"YOU ARE A—SENATOR"
How to control the men who control the highways?
The railroads have become the main rivers of trade and travel, and to control them has become one of our hardest problems in the field where politics and industry meet. The Duke of Wellington exhorted Parliament "not to forget, in legislating upon this subject, the old idea of the King's Highway." But here, as well as there, the little respect paid by the Legislature at first to this idea soon vanished. In England, as well as in America, the State, in giving some citizens the right, for their private profit, to take the property of others by force, legally, for railways, began by limiting strictly the power so acquired. Then, passing under the control of that which it had created, the State abandoned its attempts to control. Now the State is retracing its way, and for many years has been struggling painfully to recover its lost authority. In the first English charters there were the minutest regulations as to freight and passenger charges, and the right of citizens generally to put their own cars on the tracks was sacredly guarded.
The railroads became too strong to submit to this, and the success with which the teachings of Adam Smith were applied to the abolition of the old-fashioned restraints on trade bred a furor against any social control of industry. These limitations were left out of new charters, and for fair play were revised out of the old charters. After a brief dream of this laissez faire, England began, in 1844, investigating and legislating, and, after nearly thirty years of experiments and failures, established the railway commission in 1873. This was a step forward, but has not proved the solvent it was expected to be. The expense of getting a decision from the commission and the courts to which the road can appeal from the commission has frightened people from making complaints. "A complainant," says Hadley, "is a marked man, and the commission cannot protect him against the vengeance of the railroads. A town fares no better ... even the [British] War Department is afraid. It has grievances, but it dares not make them public for fear of reprisals."[554]
The course of events in the United States was much the same. The first railroad powers were carefully limited. The early charters regulated the charges, limited the profits, gave citizens the right to put their private carriages on the road, and reserved to the State the right to take possession of the railroad upon proper payment. But as early as 1846 the railroads had grown strong enough—in the revision of the Constitution of New York, for example—to secure an almost complete surrender of these public safe-guards.[555]
But it was seen immediately in America, as in England, that the new institution could not be left in the uncontrolled hands of individuals. It created simultaneously two revolutions, each one of the most momentous in modern civilization. It made the steam-engine master in transportation, as it had already become in manufacturing. It made the public highways the private property of a few citizens. An agitation arose among the people—to-day stronger because more necessary than ever—and they began to seek what they have not yet found: means of regulating the relations between new rich and new poor, and protecting the private interests of all from the private interests of the few who had this double sovereignty. As early as 1857 New York established a commission for the regulation of the railways. But the railroads within a year procured a law abolishing it, bribing the leading commissioner to make no opposition in consideration of receiving from them $25,000, the whole amount of his salary for five years. "I was the attorney of the Erie Railway at that time; I specially used to attend to legislation that they desired to effect or oppose.... I remember the appointment of that commission.... We agreed that if they" (the leading railroad commissioner) "would not oppose the repeal of the law we would pay $25,000, and have done with the commission; it was embarrassing.... The law was repealed, and we paid the money, I think." "If the commission had been a useless one," said the counsel of the New York Chamber of Commerce before the Legislative Committee, "the railroads would not have parted with their money to get rid of it."[556]

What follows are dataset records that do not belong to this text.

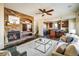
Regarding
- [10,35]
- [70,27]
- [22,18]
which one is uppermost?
[22,18]

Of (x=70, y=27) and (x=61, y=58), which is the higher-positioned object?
(x=70, y=27)

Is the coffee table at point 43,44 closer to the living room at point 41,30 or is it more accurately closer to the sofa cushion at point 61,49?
the living room at point 41,30

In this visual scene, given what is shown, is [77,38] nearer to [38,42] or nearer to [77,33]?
[77,33]

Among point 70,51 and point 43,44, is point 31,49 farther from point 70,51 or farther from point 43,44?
point 70,51

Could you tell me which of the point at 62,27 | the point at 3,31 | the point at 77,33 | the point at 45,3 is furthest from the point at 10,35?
the point at 77,33

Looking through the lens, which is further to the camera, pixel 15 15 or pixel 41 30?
pixel 41 30

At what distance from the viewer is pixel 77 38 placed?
1.87 metres

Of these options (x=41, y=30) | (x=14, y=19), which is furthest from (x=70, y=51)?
(x=14, y=19)

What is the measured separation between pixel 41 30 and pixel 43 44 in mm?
281

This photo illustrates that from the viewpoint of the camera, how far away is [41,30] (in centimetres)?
196

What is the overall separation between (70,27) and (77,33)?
6.9 inches

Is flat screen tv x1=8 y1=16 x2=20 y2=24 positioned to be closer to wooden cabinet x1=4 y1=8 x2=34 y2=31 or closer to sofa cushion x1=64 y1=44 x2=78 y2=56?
wooden cabinet x1=4 y1=8 x2=34 y2=31

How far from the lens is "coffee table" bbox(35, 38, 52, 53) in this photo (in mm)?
1908

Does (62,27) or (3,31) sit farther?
(62,27)
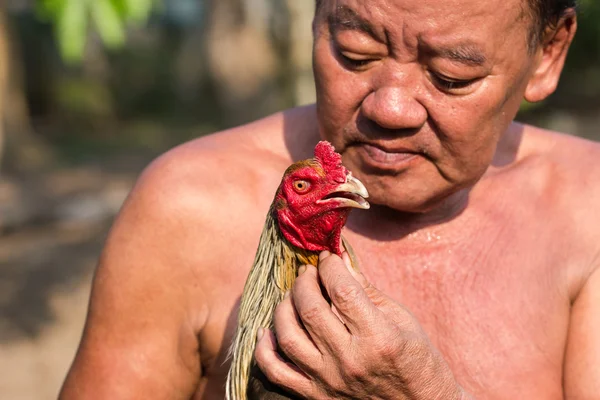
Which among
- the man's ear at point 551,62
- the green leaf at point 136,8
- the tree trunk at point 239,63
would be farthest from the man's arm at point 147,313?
the tree trunk at point 239,63

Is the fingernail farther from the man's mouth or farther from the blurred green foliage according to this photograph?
the blurred green foliage

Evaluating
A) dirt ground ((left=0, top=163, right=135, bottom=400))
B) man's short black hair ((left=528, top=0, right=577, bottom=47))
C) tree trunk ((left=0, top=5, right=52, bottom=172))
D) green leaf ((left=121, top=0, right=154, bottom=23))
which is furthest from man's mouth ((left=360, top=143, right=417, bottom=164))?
tree trunk ((left=0, top=5, right=52, bottom=172))

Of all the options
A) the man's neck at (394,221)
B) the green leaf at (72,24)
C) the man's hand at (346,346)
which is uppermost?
the man's hand at (346,346)

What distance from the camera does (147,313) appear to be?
10.0 feet

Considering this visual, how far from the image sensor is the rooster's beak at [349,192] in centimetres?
248

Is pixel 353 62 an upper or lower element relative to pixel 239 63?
upper

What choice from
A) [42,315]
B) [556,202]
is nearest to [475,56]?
[556,202]

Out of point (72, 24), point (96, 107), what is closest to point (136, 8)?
point (72, 24)

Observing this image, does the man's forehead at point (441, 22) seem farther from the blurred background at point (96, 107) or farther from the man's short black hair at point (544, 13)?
the blurred background at point (96, 107)

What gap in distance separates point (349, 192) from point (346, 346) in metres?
0.40

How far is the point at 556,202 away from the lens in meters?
3.35

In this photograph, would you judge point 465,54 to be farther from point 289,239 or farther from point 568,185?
point 568,185

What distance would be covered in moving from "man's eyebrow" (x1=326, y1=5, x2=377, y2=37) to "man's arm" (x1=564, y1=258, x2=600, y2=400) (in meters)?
1.13

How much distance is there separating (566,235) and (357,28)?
1.06m
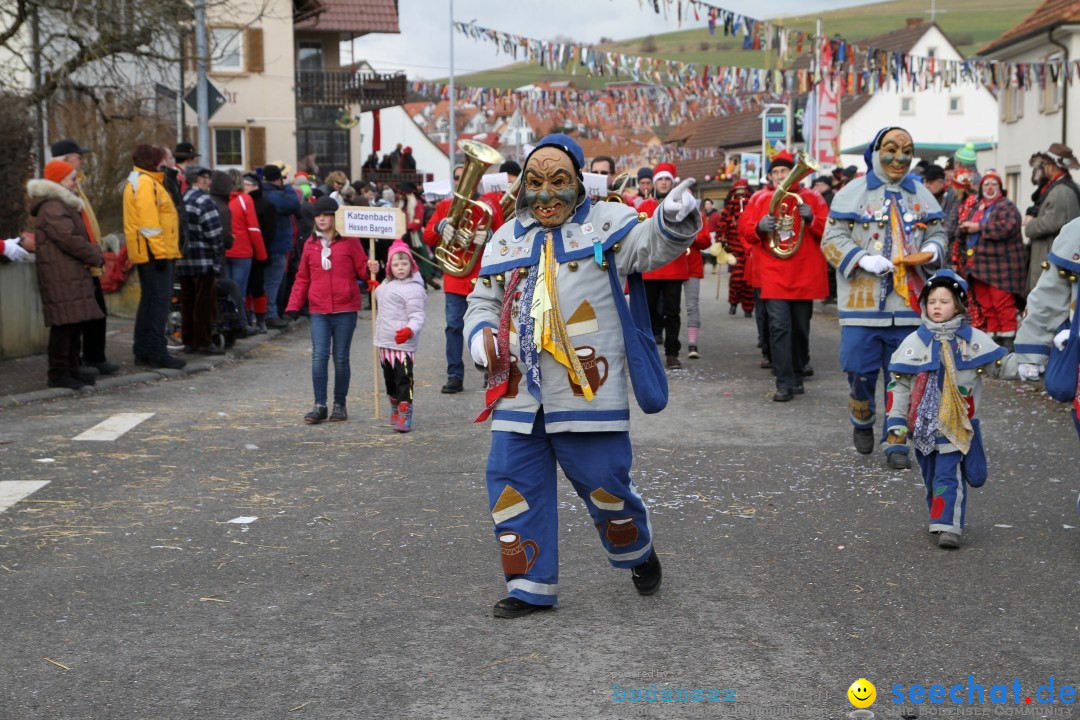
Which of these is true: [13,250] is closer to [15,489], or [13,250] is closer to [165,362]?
[165,362]

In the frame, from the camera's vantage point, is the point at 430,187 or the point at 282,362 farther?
the point at 282,362

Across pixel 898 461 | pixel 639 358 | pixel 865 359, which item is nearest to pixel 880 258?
pixel 865 359

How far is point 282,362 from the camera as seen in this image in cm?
1474

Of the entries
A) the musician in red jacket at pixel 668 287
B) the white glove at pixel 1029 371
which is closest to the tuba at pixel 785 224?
the musician in red jacket at pixel 668 287

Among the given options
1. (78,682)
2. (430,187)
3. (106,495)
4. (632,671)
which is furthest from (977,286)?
(78,682)

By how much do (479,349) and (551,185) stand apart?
708 millimetres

Thirty of the States and Territories of the Union had established commissions or passed laws to regulate the railroads before Congress, in 1887, used its power under the Constitution to regulate commerce among the States, and passed the Interstate Commerce law, establishing the National Interstate Commerce Commission, in the hope that it might protect the people. Congress did not act until 1887, although for years different sections of the public, in their efforts to find a cure for the new evils which had come with the new good, had sought to set in action their representatives in Washington. The "Granger movement" of 1871, 1872, and 1873, with its "Granger legislation" by the States against the railroads, is one of the never-to-be-forgotten waves of public commotion over this problem which took on its acutest form in the oil regions. Illinois, California, Michigan, Minnesota, Missouri, Rhode Island, Wisconsin, and Iowa established railway commissions, or put stringent regulations on the statute-books at this time. Public opinion did not cease to demand action by the national government under the constitutional power of Congress to regulate interstate commerce, and became clamorous. Petitions poured in by the hundreds, public meetings were held, chambers of commerce and boards of trade and anti-monopoly conventions passed resolutions of urgency. This was one of the main issues in the election of the 44th Congress.